Exercise objective → Reproduce the items below, substituting "lens" for every occurrence of "camera". Leave everything else unchanged.

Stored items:
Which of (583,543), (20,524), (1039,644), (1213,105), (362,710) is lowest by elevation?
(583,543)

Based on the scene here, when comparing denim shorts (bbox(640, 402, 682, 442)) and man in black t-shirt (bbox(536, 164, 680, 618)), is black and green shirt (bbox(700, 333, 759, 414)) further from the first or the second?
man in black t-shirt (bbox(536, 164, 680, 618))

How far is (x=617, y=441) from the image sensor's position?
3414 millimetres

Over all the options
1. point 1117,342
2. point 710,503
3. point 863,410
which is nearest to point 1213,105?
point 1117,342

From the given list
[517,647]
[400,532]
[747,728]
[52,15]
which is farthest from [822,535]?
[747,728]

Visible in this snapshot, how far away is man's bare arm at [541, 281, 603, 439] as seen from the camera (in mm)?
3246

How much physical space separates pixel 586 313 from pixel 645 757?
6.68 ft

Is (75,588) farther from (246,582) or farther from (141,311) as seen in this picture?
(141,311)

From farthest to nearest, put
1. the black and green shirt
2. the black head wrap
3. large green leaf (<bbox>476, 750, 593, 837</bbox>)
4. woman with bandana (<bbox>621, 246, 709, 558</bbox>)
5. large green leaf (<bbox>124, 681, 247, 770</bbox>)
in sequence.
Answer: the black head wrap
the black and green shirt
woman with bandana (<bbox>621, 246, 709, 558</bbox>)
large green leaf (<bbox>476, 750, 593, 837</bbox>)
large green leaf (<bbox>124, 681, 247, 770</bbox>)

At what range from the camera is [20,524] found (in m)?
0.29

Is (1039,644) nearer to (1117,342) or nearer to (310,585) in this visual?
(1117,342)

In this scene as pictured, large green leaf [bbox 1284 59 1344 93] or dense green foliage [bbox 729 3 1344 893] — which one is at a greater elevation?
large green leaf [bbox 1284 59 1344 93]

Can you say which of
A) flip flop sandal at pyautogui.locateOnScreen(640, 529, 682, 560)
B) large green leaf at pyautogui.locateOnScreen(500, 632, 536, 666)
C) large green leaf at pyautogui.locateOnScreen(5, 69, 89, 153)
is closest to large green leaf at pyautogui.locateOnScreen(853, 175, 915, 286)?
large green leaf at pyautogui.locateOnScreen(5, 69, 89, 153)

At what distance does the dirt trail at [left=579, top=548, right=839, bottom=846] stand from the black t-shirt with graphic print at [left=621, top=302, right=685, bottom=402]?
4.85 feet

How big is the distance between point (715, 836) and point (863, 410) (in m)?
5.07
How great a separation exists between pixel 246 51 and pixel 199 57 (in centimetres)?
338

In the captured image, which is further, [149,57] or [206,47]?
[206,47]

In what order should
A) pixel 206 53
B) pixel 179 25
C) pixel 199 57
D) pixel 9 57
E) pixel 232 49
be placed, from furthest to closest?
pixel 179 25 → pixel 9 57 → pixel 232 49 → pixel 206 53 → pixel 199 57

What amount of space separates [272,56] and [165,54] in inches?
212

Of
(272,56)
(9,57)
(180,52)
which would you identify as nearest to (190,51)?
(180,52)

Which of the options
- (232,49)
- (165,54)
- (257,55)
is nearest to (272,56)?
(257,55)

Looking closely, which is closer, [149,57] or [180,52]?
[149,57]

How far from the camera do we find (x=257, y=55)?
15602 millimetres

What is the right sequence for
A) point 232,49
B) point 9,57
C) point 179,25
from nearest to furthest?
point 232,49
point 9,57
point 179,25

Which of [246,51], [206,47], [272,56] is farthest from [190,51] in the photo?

Exercise result →
Which of (583,543), (20,524), (1039,644), (1213,105), (362,710) is lowest by elevation?
(583,543)

Based on the scene here, when comparing denim shorts (bbox(640, 402, 682, 442)) and man in black t-shirt (bbox(536, 164, 680, 618)), is black and green shirt (bbox(700, 333, 759, 414)) further from the first or the second?
man in black t-shirt (bbox(536, 164, 680, 618))

How far is (x=617, y=441) from the image sensor's position?
3414 millimetres

Over all the options
1. point 1117,342
2. point 710,503
3. point 863,410
which is nearest to point 1213,105?
point 1117,342

From the given list
[517,647]
[400,532]
[747,728]
[52,15]
which is farthest from [822,535]?
[747,728]

Visible in this snapshot, how far away is man's bare arm at [541, 281, 603, 439] as seen from the lens (in mm)?
3246

How much physical space separates pixel 586 313 from pixel 645 757?
6.68 ft

Is (75,588) farther from (246,582) or farther from (141,311) as seen in this picture?
(141,311)

From farthest to nearest, put
1. the black and green shirt
2. the black head wrap
3. large green leaf (<bbox>476, 750, 593, 837</bbox>)
4. woman with bandana (<bbox>621, 246, 709, 558</bbox>)
5. large green leaf (<bbox>124, 681, 247, 770</bbox>)
in sequence.
Answer: the black head wrap
the black and green shirt
woman with bandana (<bbox>621, 246, 709, 558</bbox>)
large green leaf (<bbox>476, 750, 593, 837</bbox>)
large green leaf (<bbox>124, 681, 247, 770</bbox>)

At what range from the lens is [20,524] found (in m)?
0.29

Is (1039,644) nearer to (1117,342) or nearer to (310,585) in this visual?
(1117,342)

In this scene as pictured, large green leaf [bbox 1284 59 1344 93] or dense green foliage [bbox 729 3 1344 893] — which one is at a greater elevation?
large green leaf [bbox 1284 59 1344 93]

Can you say which of
A) flip flop sandal at pyautogui.locateOnScreen(640, 529, 682, 560)
B) large green leaf at pyautogui.locateOnScreen(500, 632, 536, 666)
C) large green leaf at pyautogui.locateOnScreen(5, 69, 89, 153)
is closest to large green leaf at pyautogui.locateOnScreen(853, 175, 915, 286)?
large green leaf at pyautogui.locateOnScreen(5, 69, 89, 153)

At what distance does the dirt trail at [left=579, top=548, right=839, bottom=846] stand from the black t-shirt with graphic print at [left=621, top=302, right=685, bottom=402]?
4.85 feet

How big is the distance between point (715, 836) and point (863, 410) (in m)?
5.07
How great a separation exists between pixel 246 51 and pixel 199 57 (in centimetres)?
338

In the captured image, which is further, [149,57] or [206,47]?
[206,47]

In what order should
A) pixel 206 53
B) pixel 179 25
C) pixel 199 57
D) pixel 9 57
E) pixel 232 49
be placed, from furthest to closest?
pixel 179 25 → pixel 9 57 → pixel 232 49 → pixel 206 53 → pixel 199 57

What amount of space separates [272,56] and [165,54] in inches?
212

Of
(272,56)
(9,57)
(180,52)
which would you identify as nearest to (190,51)?
(180,52)

Which of the options
- (232,49)
- (165,54)
- (257,55)
is nearest to (272,56)?
(257,55)

Looking closely, which is closer, [149,57] or [180,52]?
[149,57]

How far from the lens do we find (x=257, y=55)?
15602 millimetres

What is the right sequence for
A) point 232,49
B) point 9,57
C) point 179,25
from nearest to furthest?
point 232,49
point 9,57
point 179,25

Which of [246,51], [206,47], [272,56] is farthest from [190,51] in the photo?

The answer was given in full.